No but sometimes you get that eureka moment and you rediscover everything around you. All of a sudden you notice the ripe green kiwis hanging down from the endless green orchards and the van selling fresh avocados on the side of the road for a few bucks. Or the stunning green hills and majestic mountains normally only seen in The Lord of the Rings and Hobbit as various members of the Baggins family make their way through Middle Earth.

This feeling is also enhanced by the fact I'm listening to the soundtrack from the films. The steady beat of “The ride of the Rohrim” pulsating through my HTC earplugs, which for the cord do absolutely no justice to the composer.

Sorry sidetracking here. This post isn't called “Wish-list 2013”.
Where was I? Oh yes, the epic scenery. After pulling out from a sleepy town with probably 324 inhabitants (and 476 sheep) we are soon out in the Kiwi wilderness. Orchard after orchard pass by, showing of the delicious fruits of New Zealand.

Coming into Auckland, we cruise down the tiny bit of motorway New Zealand has got. As the bus stop I'm dreading the walk. Coming out of the bus, I immediately get into a massive bundle of people awaiting the (flying) arrival of my bags. After pushing past a flock of tourists with the Canon and Nikon cameras hanging around their neck, which only 10% of them actually know how to use, I locate the toilet. 

Here's a TIP for you; use the changing tables to put your backpack on! Trust me, you don't want to risk taking it off, putting it on the floor and trying to get it back on after.

Like many cities, Auckland has a logical layout, with straight streets and blocks, making it easy enough to navigate to the train station. Coming into the Britomarket Transport Center, I enter a modern building. After having successfully qued up to the ticket office and found my platform, I lean up against a bin to give my legs some much needed rest. The station is actually quite beautiful, with its columns and shiny metal details. The train coming in reminds me more of the London Underground trains that a “normal” train, except this one has aircon and space to move your little toe.

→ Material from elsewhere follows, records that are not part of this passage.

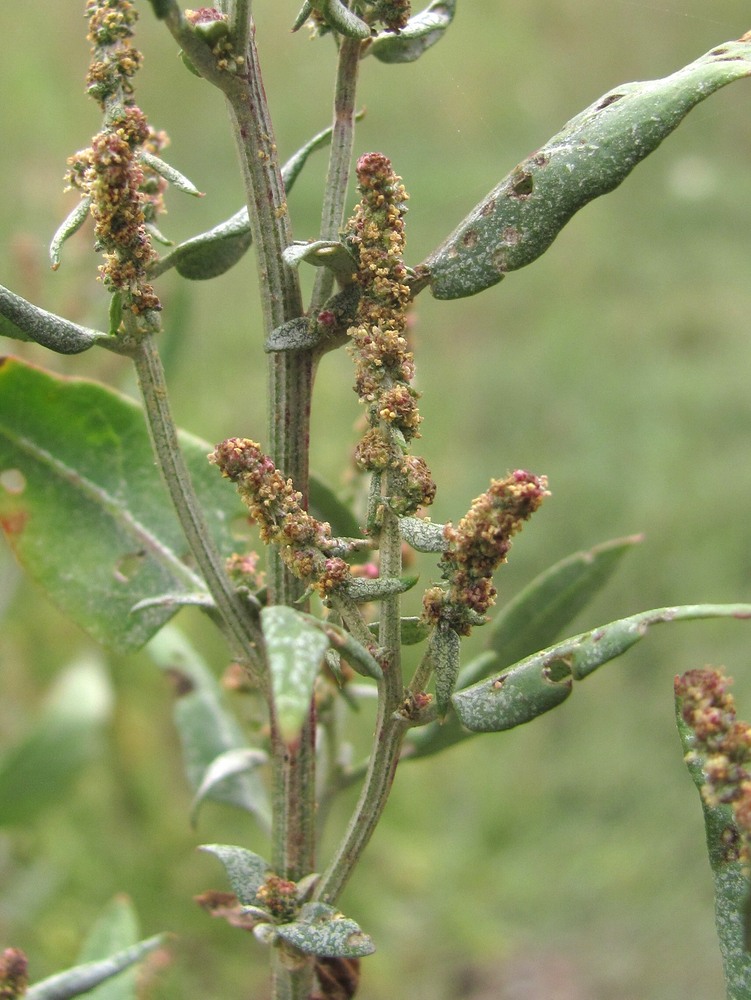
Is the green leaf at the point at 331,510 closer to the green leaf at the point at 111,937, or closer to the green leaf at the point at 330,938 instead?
the green leaf at the point at 330,938

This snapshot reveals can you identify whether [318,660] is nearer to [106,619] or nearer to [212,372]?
[106,619]

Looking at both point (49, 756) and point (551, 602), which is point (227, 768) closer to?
point (551, 602)

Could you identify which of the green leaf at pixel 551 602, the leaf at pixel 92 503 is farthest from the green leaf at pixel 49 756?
the green leaf at pixel 551 602

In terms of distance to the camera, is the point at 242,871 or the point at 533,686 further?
the point at 242,871

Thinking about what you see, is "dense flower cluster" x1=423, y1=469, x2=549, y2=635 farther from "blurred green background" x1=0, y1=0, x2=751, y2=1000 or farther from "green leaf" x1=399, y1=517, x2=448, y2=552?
"blurred green background" x1=0, y1=0, x2=751, y2=1000

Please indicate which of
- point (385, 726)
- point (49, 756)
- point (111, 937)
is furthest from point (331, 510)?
point (49, 756)

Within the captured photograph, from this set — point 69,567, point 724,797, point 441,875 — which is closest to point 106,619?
point 69,567

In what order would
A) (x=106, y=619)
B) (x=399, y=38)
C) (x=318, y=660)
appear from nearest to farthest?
(x=318, y=660) → (x=399, y=38) → (x=106, y=619)
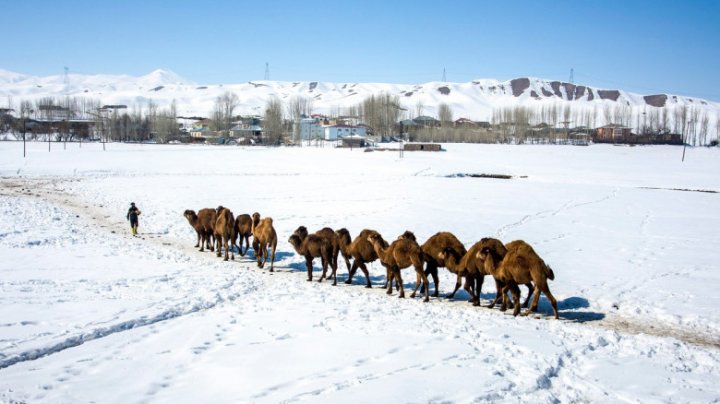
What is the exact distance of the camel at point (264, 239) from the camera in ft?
42.7

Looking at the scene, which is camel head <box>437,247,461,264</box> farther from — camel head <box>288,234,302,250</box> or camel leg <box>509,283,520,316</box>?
camel head <box>288,234,302,250</box>

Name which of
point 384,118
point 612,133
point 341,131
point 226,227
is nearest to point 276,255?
point 226,227

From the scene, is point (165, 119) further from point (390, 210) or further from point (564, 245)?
point (564, 245)

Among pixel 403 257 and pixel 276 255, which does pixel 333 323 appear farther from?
pixel 276 255

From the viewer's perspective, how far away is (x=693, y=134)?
443 feet

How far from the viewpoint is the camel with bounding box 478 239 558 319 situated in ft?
29.8

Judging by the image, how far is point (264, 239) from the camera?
13109 millimetres

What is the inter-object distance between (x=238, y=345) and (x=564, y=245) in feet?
41.1

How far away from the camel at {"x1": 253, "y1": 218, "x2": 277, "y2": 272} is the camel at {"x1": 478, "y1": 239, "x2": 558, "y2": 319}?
5.62m

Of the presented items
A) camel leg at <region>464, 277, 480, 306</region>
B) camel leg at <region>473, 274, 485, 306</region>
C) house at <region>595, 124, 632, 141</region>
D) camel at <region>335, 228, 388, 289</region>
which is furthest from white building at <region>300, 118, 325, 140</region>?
camel leg at <region>473, 274, 485, 306</region>

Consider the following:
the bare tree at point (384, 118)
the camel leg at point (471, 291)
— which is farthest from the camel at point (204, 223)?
the bare tree at point (384, 118)

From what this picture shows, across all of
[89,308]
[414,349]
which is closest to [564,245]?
[414,349]

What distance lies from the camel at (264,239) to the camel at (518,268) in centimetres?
562

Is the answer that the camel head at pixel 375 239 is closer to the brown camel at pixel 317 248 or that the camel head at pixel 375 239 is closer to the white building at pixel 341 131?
the brown camel at pixel 317 248
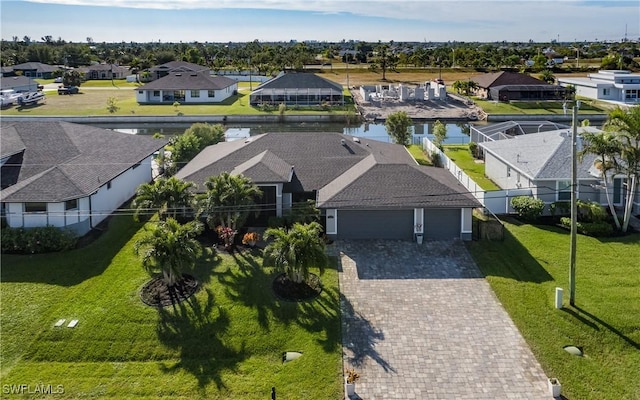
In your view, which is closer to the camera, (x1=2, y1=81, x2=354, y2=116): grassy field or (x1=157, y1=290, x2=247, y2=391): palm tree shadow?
(x1=157, y1=290, x2=247, y2=391): palm tree shadow

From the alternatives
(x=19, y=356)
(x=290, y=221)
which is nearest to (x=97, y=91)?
(x=290, y=221)

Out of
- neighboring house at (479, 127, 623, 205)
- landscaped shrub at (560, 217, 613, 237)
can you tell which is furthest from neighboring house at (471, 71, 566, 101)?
landscaped shrub at (560, 217, 613, 237)

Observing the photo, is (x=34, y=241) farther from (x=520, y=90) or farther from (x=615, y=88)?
(x=615, y=88)

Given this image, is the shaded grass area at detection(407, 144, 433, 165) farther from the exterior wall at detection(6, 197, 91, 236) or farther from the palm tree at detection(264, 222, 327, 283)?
the exterior wall at detection(6, 197, 91, 236)

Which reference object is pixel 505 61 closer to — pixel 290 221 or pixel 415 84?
pixel 415 84

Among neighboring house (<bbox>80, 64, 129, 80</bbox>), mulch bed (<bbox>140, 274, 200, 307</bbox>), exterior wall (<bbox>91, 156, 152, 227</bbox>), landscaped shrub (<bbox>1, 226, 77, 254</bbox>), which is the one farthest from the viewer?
neighboring house (<bbox>80, 64, 129, 80</bbox>)

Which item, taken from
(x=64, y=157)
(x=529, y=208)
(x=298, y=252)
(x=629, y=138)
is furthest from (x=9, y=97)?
(x=629, y=138)

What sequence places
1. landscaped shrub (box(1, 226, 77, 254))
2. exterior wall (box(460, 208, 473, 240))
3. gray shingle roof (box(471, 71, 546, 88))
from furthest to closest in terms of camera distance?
gray shingle roof (box(471, 71, 546, 88))
exterior wall (box(460, 208, 473, 240))
landscaped shrub (box(1, 226, 77, 254))
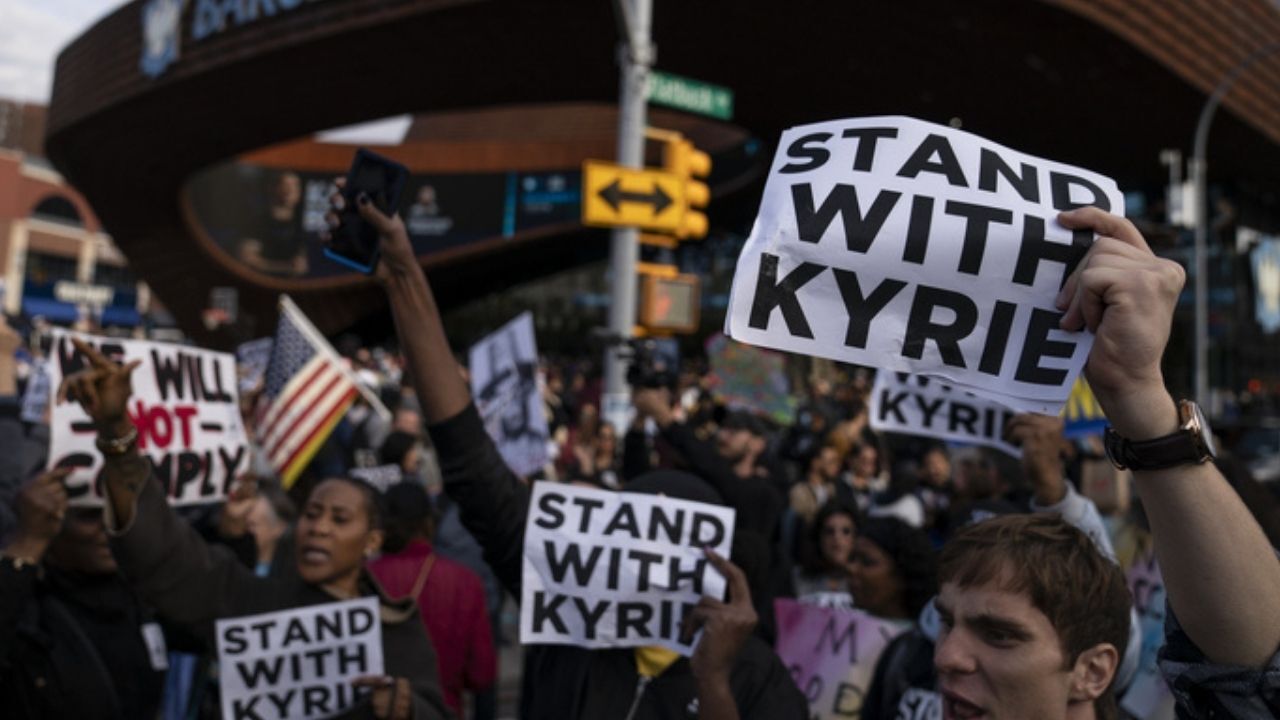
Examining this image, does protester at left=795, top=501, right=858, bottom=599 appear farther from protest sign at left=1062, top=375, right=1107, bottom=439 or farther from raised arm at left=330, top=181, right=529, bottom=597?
raised arm at left=330, top=181, right=529, bottom=597

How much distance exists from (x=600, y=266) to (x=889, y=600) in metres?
36.1

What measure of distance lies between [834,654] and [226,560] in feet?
7.21

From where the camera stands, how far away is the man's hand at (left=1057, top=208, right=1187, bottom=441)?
1676 millimetres

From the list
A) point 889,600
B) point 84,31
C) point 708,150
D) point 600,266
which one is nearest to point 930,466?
point 889,600

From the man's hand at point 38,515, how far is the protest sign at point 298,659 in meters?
0.60

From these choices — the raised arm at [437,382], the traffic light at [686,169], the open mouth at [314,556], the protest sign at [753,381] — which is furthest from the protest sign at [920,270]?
the protest sign at [753,381]

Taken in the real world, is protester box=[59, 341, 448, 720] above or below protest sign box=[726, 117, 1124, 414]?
below

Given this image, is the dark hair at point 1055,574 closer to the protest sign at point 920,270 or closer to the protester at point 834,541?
the protest sign at point 920,270

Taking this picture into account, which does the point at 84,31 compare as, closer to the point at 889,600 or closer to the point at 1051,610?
the point at 889,600

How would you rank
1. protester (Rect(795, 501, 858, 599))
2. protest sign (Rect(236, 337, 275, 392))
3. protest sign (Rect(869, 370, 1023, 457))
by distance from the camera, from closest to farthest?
protest sign (Rect(869, 370, 1023, 457)), protester (Rect(795, 501, 858, 599)), protest sign (Rect(236, 337, 275, 392))

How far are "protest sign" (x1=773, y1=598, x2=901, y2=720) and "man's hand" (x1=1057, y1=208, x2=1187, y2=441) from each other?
269 cm

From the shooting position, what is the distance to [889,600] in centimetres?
454

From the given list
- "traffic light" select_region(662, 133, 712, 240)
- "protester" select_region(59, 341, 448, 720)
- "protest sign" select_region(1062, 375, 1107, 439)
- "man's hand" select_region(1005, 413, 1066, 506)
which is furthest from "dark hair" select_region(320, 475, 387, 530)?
"traffic light" select_region(662, 133, 712, 240)

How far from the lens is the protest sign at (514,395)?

Arriving in the the relaxed town of Swanson, I sit down in the train station café. Many of the old colonial style stations are still here, though not necessary as a station. This for example has been converted into a café. I sit down with a nice cup of coffee and write in my journal, what you have just been reading.

Back to reality

Sweet potatoes planted

In between planting sweet potatoes and cleaning tour buses, I make sure I find enough jobs to apply for. Like I said there's always a job. And to be honest, even though I worry about stuff like food and accommodation, I deep down think this will be an experience for me. That's it isn't it? Figure out what you can learn from something. To grow as a person.

When I get into Auckland next week, I'll hopefully have some videos and pictures I can show you. Because I have limited internet access out here in the bush, so can't upload too much.

Now, I've got a promising job interview on Tuesday, so wish me luck!

(This post was written on a mobile device, so apologies for any spelling mistakes, lack of pictures and/or the layout of the post itself.)